** DATASET ENTRIES follows **

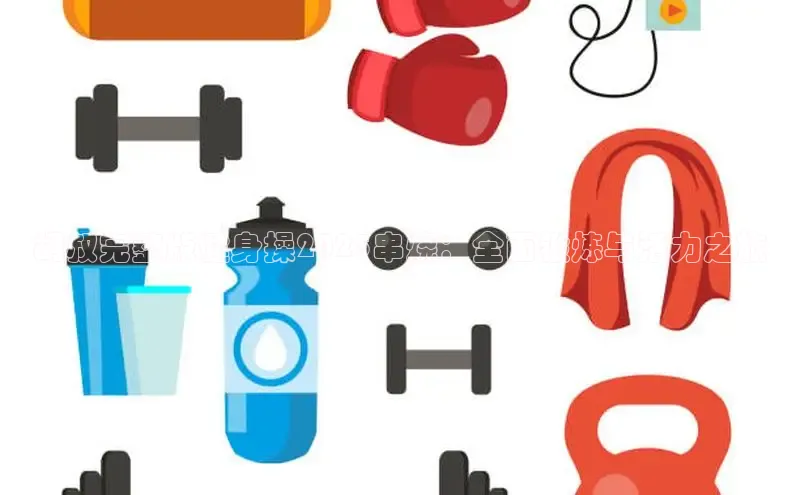 中国·6776永利(集团)品牌公司官网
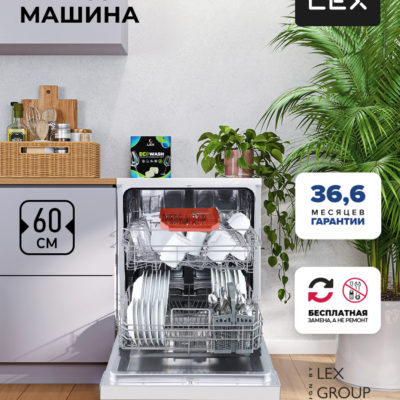 LEX DW 6062 WH пос. маш. отд.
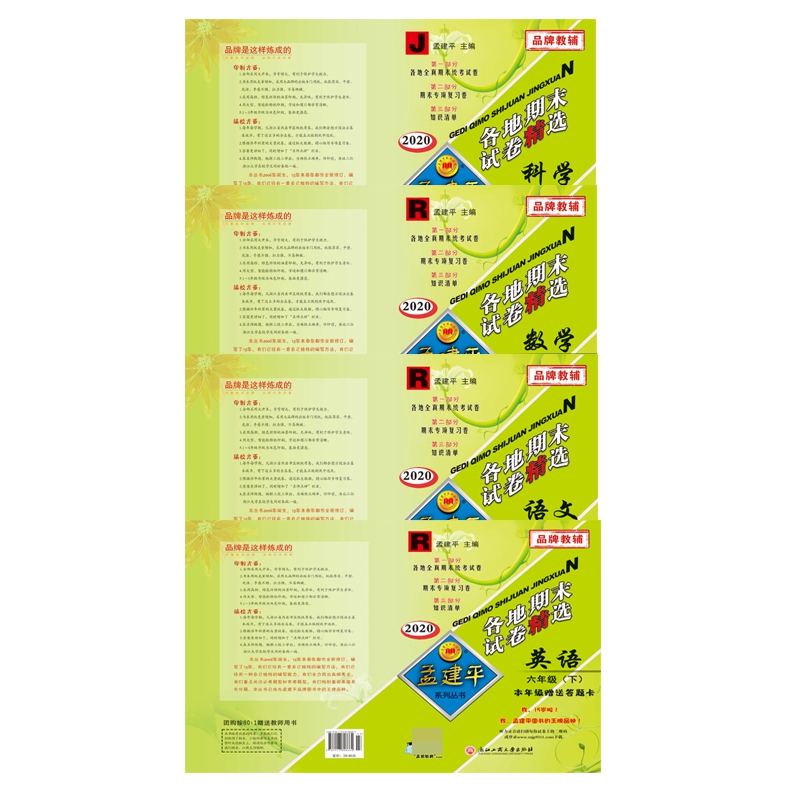 语文+数学+英语+科学(6下R2020)/各地期末试卷精选 全4册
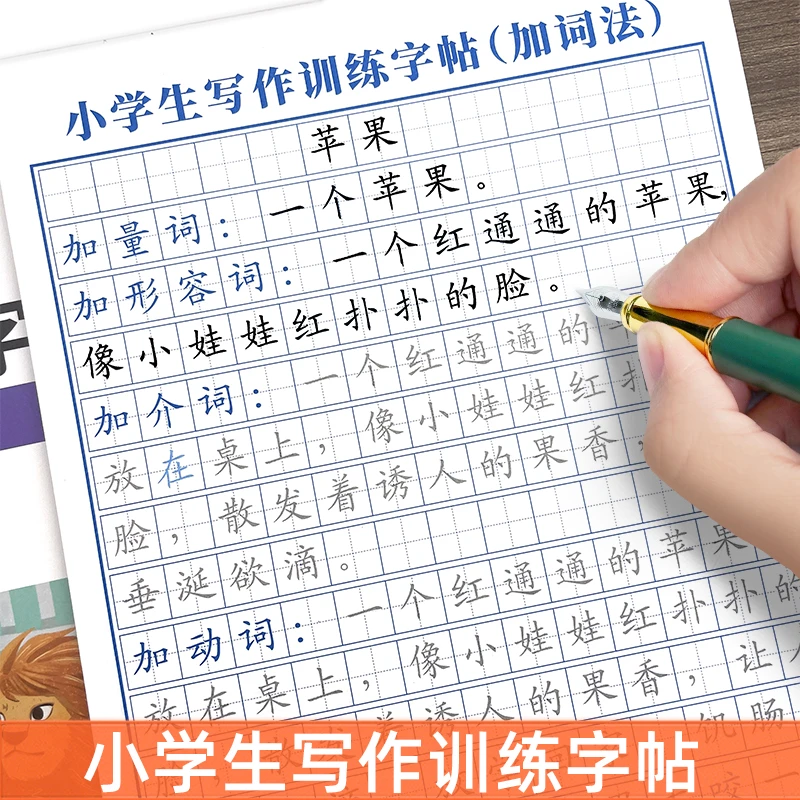 加词法写作训练字帖小学生专用三四五六年级语文扩句五感法写作文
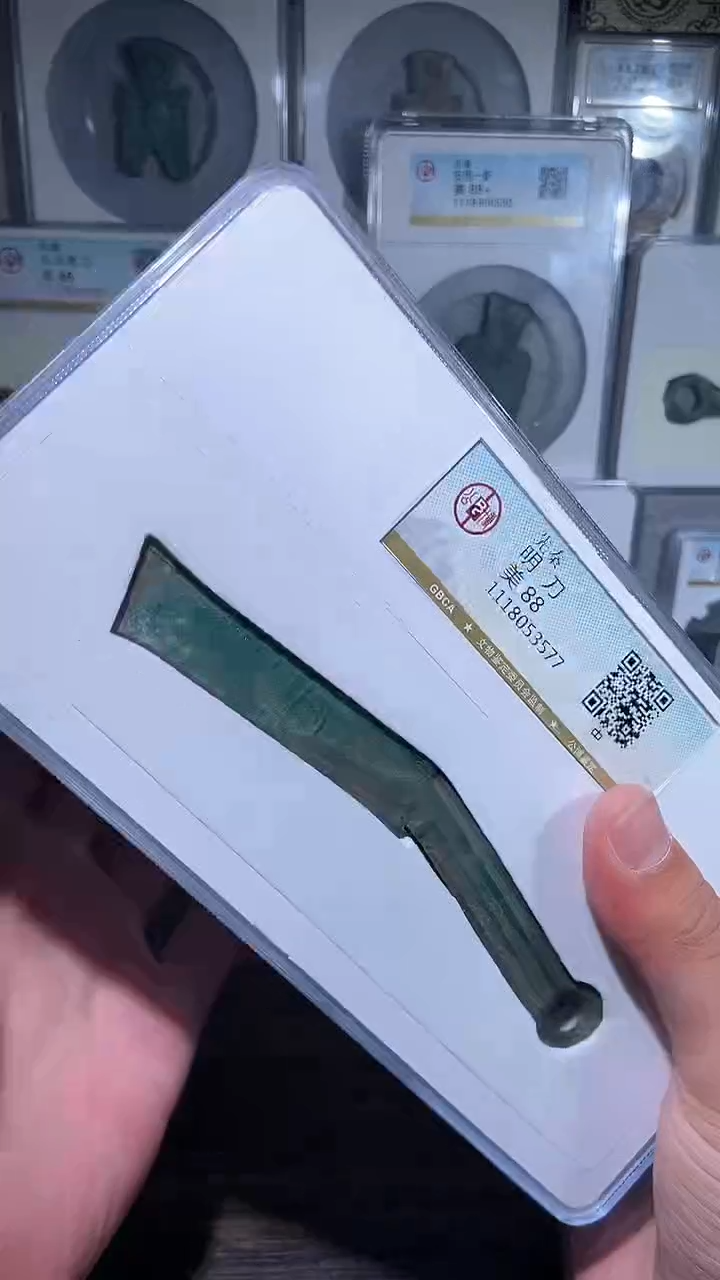 【闪购商品】铜历代 明D明D明D一枚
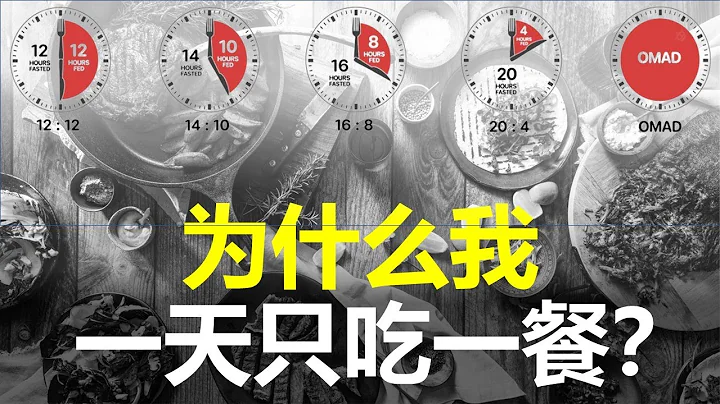 一个很变态但可以颠覆人生的习惯！| 为什么我一天只吃一餐？ - 天天要闻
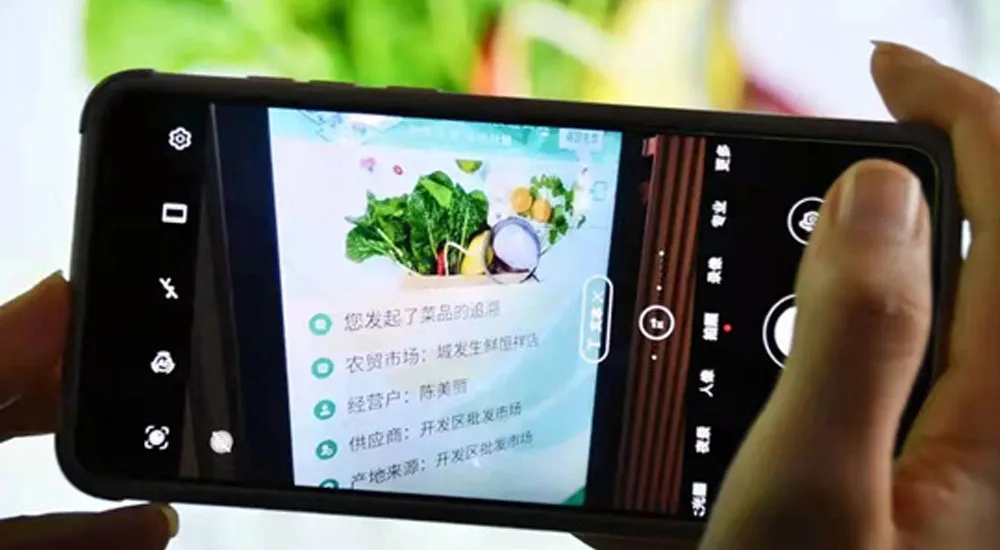 【学习强国】学史力行|烟台开发区:扎实做好民生工程 烟台首家国营智慧农贸市场开业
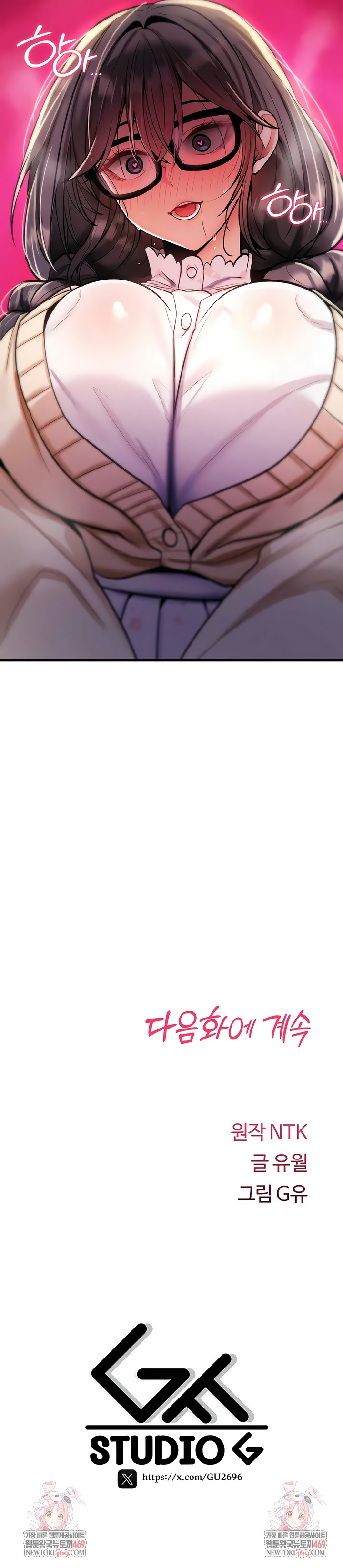 You Won’t Break Me Raw 11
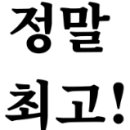 스타컴퍼니소상공인협동조합 이미지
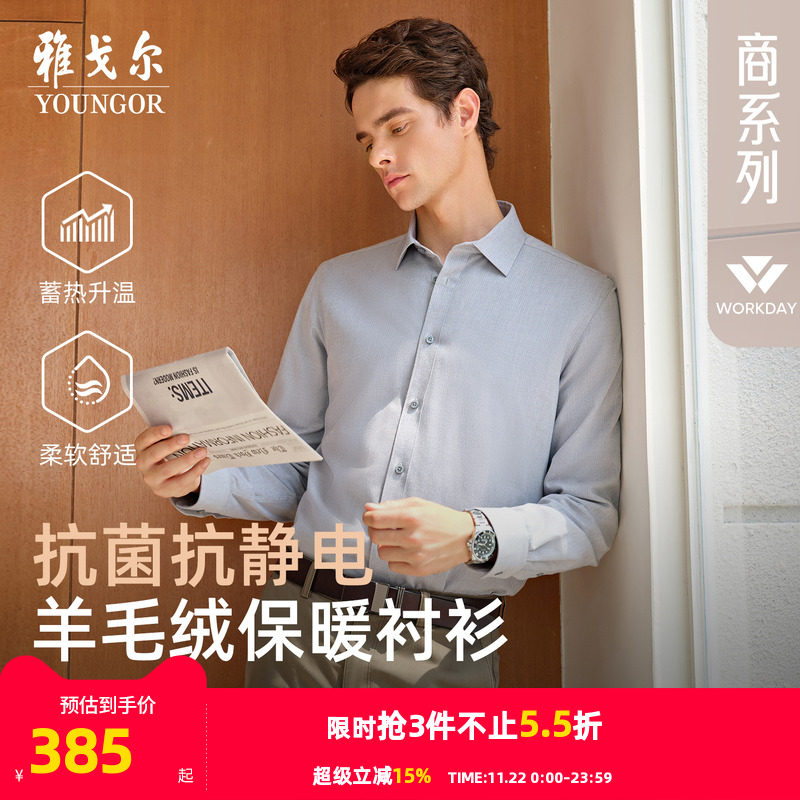 雅戈尔长袖商务绅士衬衫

** End of DATASET ENTRIES **

• [WORK REQUEST]
Transcribe the listing above verbatim. Omit the pictures.

• [WRITTEN SOLUTION]
 中国·6776永利(集团)品牌公司官网
 LEX DW 6062 WH пос. маш. отд.
 语文+数学+英语+科学(6下R2020)/各地期末试卷精选 全4册
 加词法写作训练字帖小学生专用三四五六年级语文扩句五感法写作文
 【闪购商品】铜历代 明D明D明D一枚
 一个很变态但可以颠覆人生的习惯！| 为什么我一天只吃一餐？ - 天天要闻
 【学习强国】学史力行|烟台开发区:扎实做好民生工程 烟台首家国营智慧农贸市场开业
 You Won’t Break Me Raw 11
 스타컴퍼니소상공인협동조합 이미지
 雅戈尔长袖商务绅士衬衫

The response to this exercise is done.